Passage to read —
· · ·

- Born: April 29, 1921 Trondheim, Norway
- Died: August 3, 2007 (aged 86) Asker, Norway
- Occupations: Actor and film director
- Children: Ulf Breistrand

= Wilfred Breistrand =

Norwegian actor and film director (1921–2007)

Wilfred Breistrand (April 29, 1921 – August 3, 2007) was a Norwegian actor and film director.

==Biography==
Breistrand made his debut in 1941 at the Trøndelag Theater as Amund in Til Sæters by Claus Pavels Riis. He performed there until 1944, at the New Theater from 1944 to 1948, at the National Theatre in Oslo from 1948 to 1970, with NRK's Television Theater from 1970 to 1973, and with the Norwegian theater after 1973. Among other roles, he played Elias in Bjørnstjerne Bjørnson's Over ævne I, Gustav in Helge Krog's Konkylien, Lebcau in Arthur Miller's Incident at Vichy (Norwegian title: Det hendte i Vichy), various roles in Shakespeare plays (Bottom in A Midsummer Night's Dream, Banquo in Macbeth, and Horatio in Hamlet), and the title role in Ambassador (Norwegian title: Ambassadøren) by Sławomir Mrożek. He appeared in a large number of Norwegian films, debuting in Ni liv in 1957. He also played leading roles in the television drama De hvite bussene (1989), Anton (1973), and Åpenbaringen (1977). Breistrand received the Amanda Award for best actor in 1992 for the role of Thomas F in the television drama Th. F's siste nedtegnelser til almenheten, based on the novels of Kjell Askildsen.

· · ·

Data records —
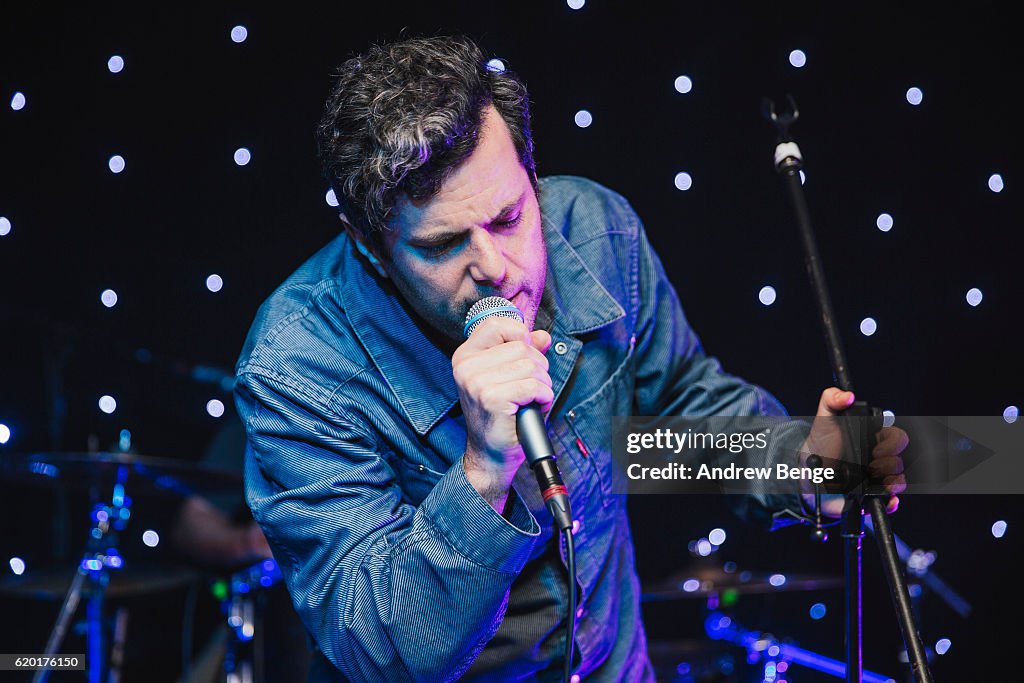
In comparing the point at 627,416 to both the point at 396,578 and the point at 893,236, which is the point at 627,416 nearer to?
the point at 396,578

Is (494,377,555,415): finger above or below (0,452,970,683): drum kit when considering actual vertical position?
below

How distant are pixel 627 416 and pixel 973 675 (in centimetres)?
162

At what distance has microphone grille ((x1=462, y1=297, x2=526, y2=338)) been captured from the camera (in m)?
1.24

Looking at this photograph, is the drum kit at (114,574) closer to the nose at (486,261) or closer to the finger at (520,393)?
the nose at (486,261)

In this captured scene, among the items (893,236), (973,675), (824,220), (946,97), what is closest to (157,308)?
(824,220)

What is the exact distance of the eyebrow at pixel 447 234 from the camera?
1347 mm

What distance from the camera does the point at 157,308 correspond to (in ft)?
7.58

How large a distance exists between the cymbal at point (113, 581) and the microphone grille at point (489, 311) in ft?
7.08

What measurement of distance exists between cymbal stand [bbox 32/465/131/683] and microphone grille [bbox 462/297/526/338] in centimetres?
164

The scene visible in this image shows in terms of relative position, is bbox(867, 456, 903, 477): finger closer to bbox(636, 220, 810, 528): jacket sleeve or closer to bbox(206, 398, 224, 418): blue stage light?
bbox(636, 220, 810, 528): jacket sleeve

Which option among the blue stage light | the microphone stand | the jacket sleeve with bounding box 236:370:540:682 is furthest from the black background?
the microphone stand

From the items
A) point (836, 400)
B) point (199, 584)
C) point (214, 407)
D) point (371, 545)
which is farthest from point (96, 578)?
point (836, 400)

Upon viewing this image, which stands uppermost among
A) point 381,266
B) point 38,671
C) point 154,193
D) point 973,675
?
point 154,193

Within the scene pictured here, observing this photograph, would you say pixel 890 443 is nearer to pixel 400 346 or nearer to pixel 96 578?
pixel 400 346
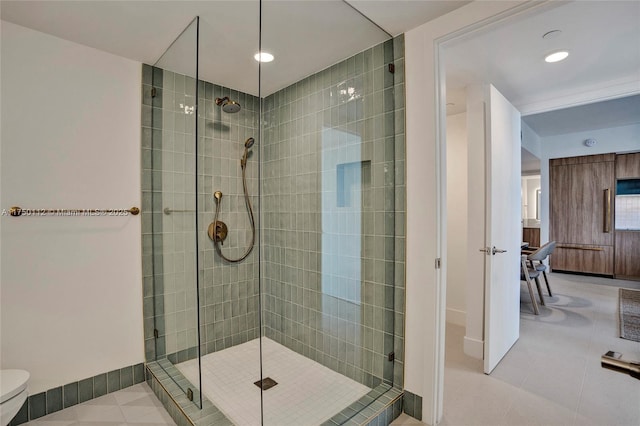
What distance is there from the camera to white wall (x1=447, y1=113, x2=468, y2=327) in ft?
11.0


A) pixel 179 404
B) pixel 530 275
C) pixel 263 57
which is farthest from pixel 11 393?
pixel 530 275

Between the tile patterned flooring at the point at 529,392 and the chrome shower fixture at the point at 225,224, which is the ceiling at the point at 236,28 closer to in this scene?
the chrome shower fixture at the point at 225,224

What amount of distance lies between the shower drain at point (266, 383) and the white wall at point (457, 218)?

· · ·

Goal of the exercise — Reproduce the part of the Wilfred Breistrand biography between "- Born: April" and "and film director.", inclusive.

Result —
- Born: April 29, 1921 Trondheim, Norway
- Died: August 3, 2007 (aged 86) Asker, Norway
- Occupations: Actor and film director
- Children: Ulf Breistrand

= Wilfred Breistrand =

Norwegian actor and film director (1921–2007)

Wilfred Breistrand (April 29, 1921 – August 3, 2007) was a Norwegian actor and film director.